A Chinatown/LES local is claiming that the community board discriminates against Chinese restaurants when approving liquor licenses — saying that the board went easier on a restaurant from a notorious bar owner than they did on a restaurant from the family of a Chinese restaurant legend.
Karlin Chan, a member of Manhattan Community Board 3, argues in an editorial today in Bowery Boogie that the board’s behavior in the past suggests there is a double standard for liquor license approvals.
He compared the board’s 2015 denial of a full liquor license to Hwa Yuan, located at 42 East Broadway, to the way the board treated MJK Foods, a proposed Japanese small plates restaurant at 32 Mulberry Street with an omakase menu and potential for a dance floor.
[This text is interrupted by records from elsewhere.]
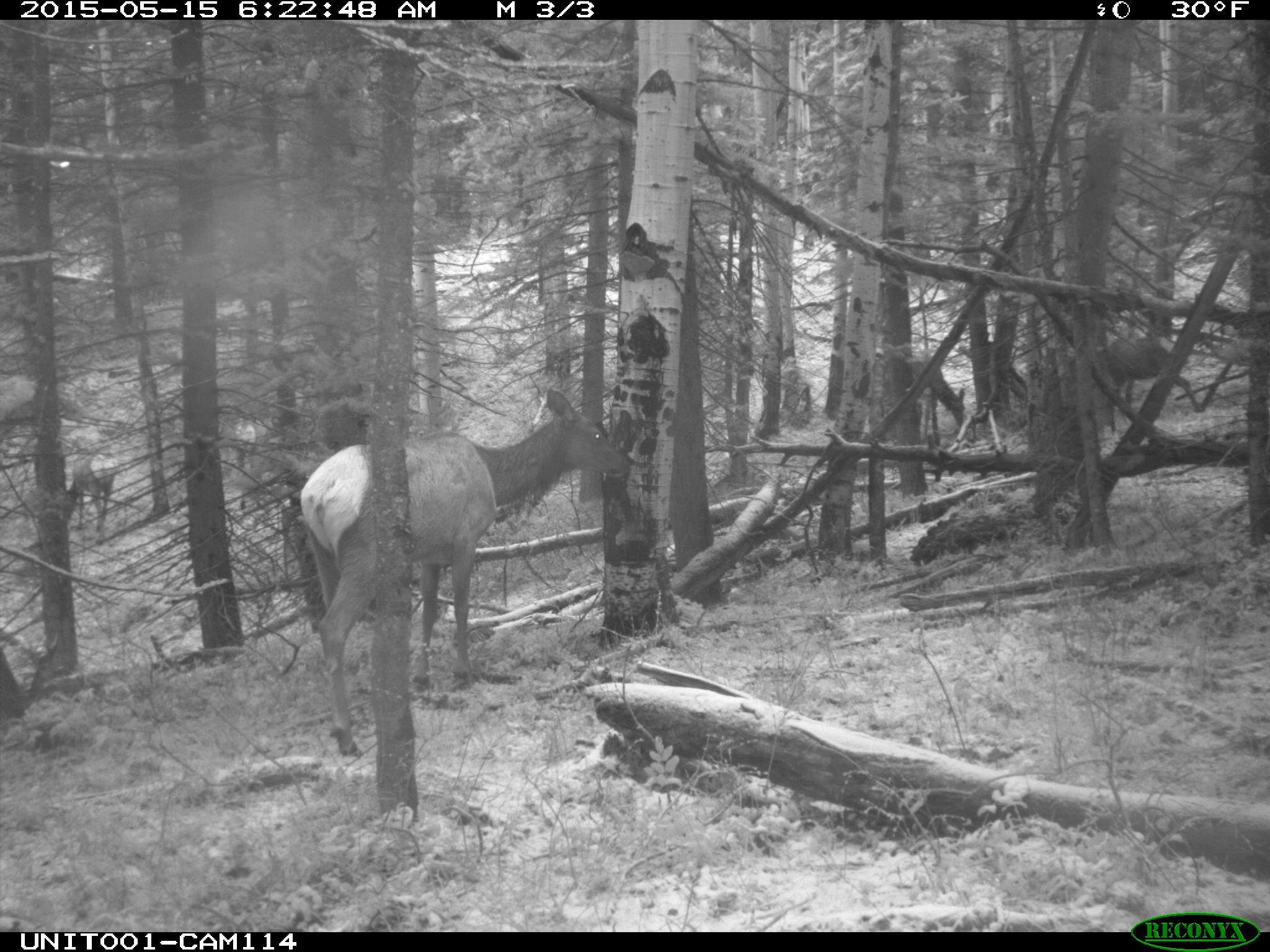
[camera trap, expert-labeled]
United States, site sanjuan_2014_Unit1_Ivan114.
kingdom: Animalia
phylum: Chordata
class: Mammalia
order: Artiodactyla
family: Cervidae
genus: Cervus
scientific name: Cervus elaphus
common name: red deer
Cervus elaphus (red deer).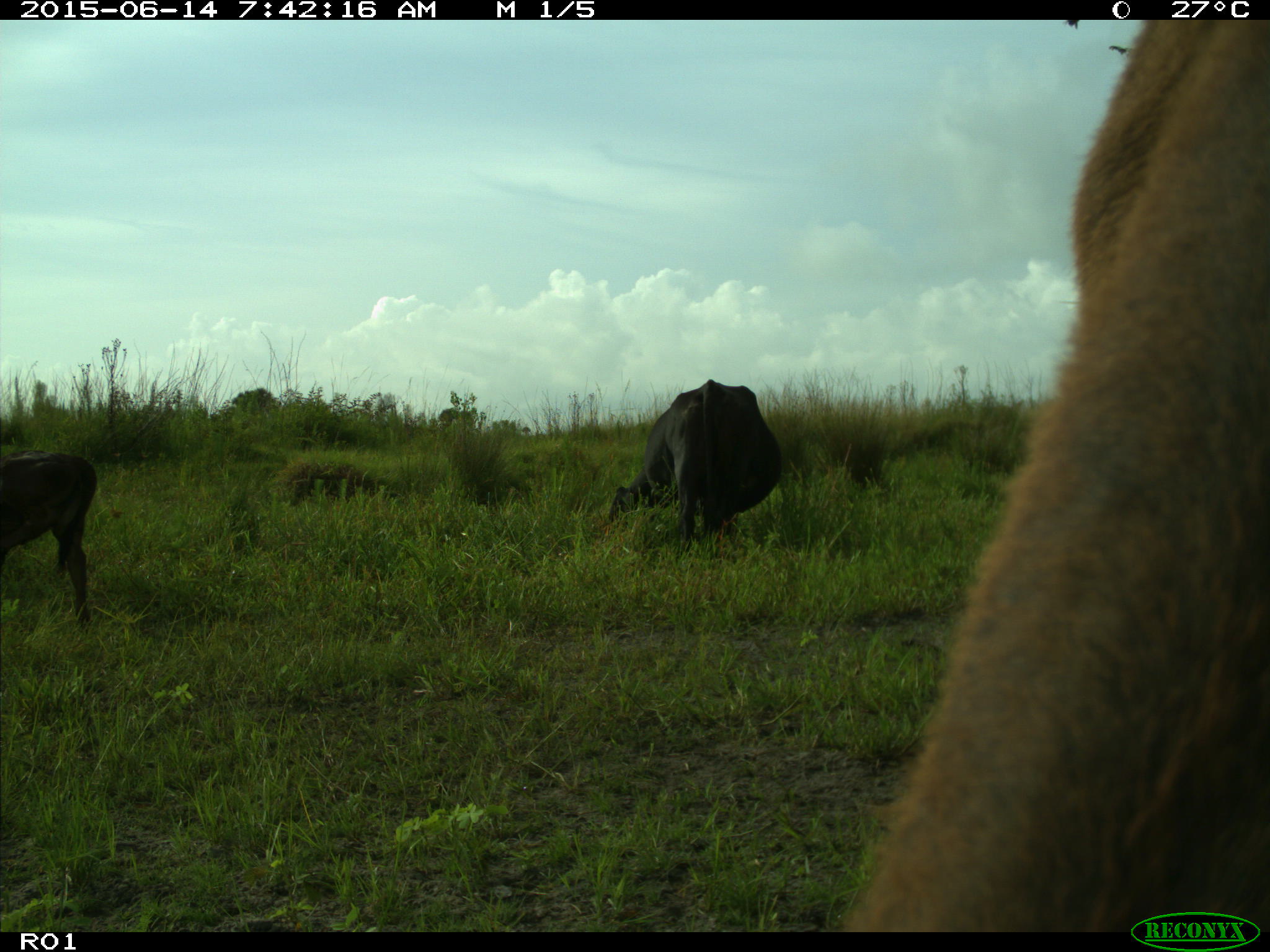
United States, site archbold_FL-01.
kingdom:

MJK Foods comes from Jacob Smith, Kenneth Cohen, Kazuo Yoshida, and former Happy Ending partner Max Levai, the now closed bar that at one time received more complaints than any bar in the 5th Precinct.
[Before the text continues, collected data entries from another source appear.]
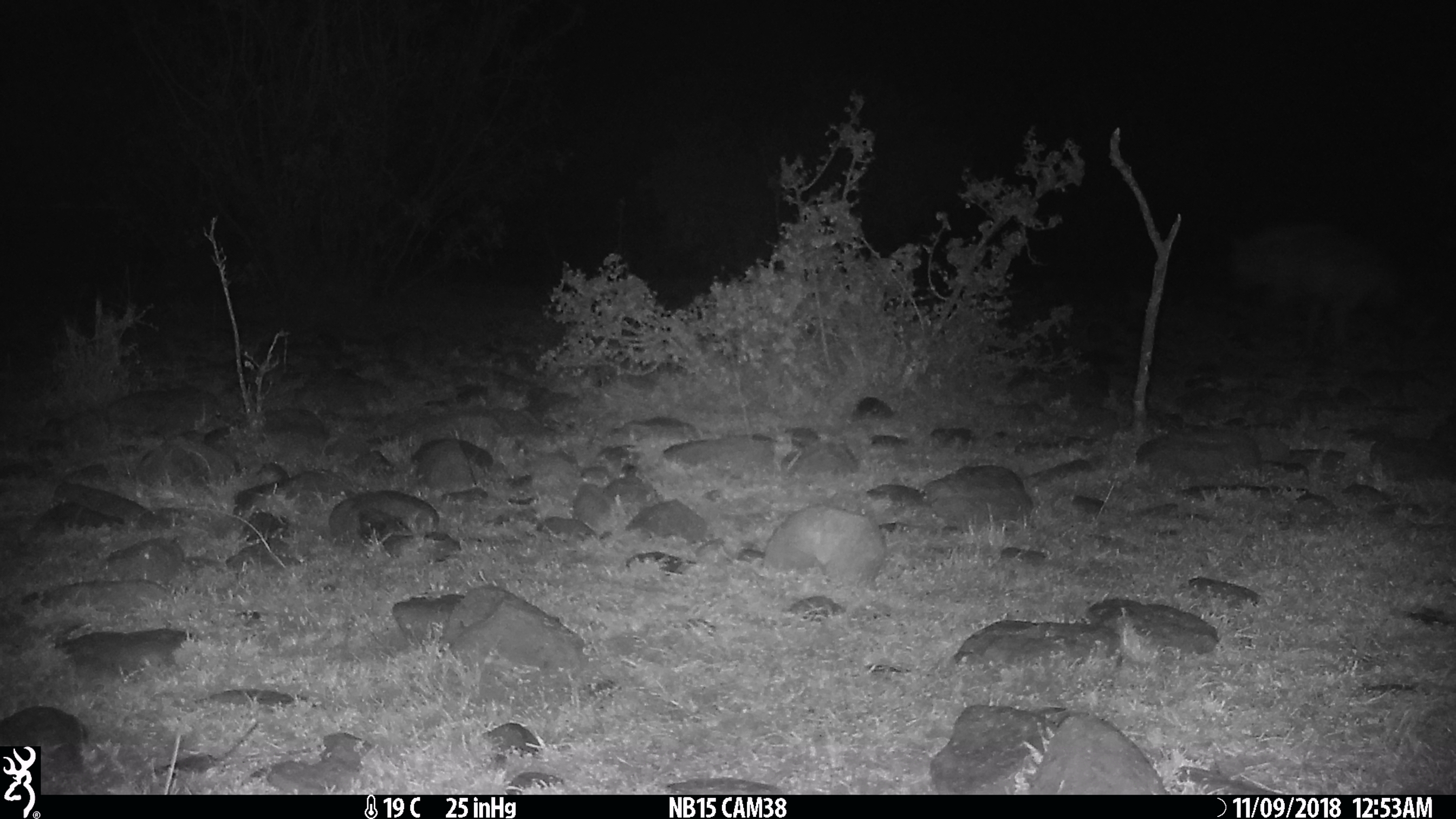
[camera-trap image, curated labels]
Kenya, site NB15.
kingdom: Animalia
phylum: Chordata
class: Mammalia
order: Carnivora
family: Hyaenidae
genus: Crocuta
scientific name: Crocuta crocuta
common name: spotted hyena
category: hyena spotted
Locals, including Chan, showed up at last month’s meeting to protest the liquor license. Besides Levai’s history, MJK Foods is taking over a space that used to house LeBaron, a bar that was seized by the Marshal in 2015 and had its liquor license taken away due to alleged underage drinking. Still, the board approved it for a liquor license.
Meanwhile, Hwa Yuan — a resurrection of the 1968 restaurant that closed in this location, debuting next month — only got a beer and wine license. The board claimed that the operators did not have enough experience, a point that perturbed Chan. The new Hwa Yuan comes from James Tang, the son of Chen Lieh Tang — Shorty Tang — who Sam Sifton wrote “cooked the best cold sesame noodles Manhattan ever tasted” for the Times. The family opened Shorty Tang Noodle Shop in Chelsea back in April.
Chan writes in the editorial: “Is there a double standard when it comes to Chinese applicants? Are they subject to a different set of rules and scrutiny?” He continues, arguing that gentrification has pushed Chinese-owned mom-and-pop businesses toward less-trafficked areas of the neighborhood, and the community board isn’t helping them thrive. “One would think the local community board would have the area’s economic health in mind; however, this example shows otherwise,” he writes.
The area around MJK Foods has been a NIMBY target recently. Residents in the area call it Hell Square, where nightlife is “apparently causing harmful effects to the neighborhood,” including more crime and noise as well as increased rents.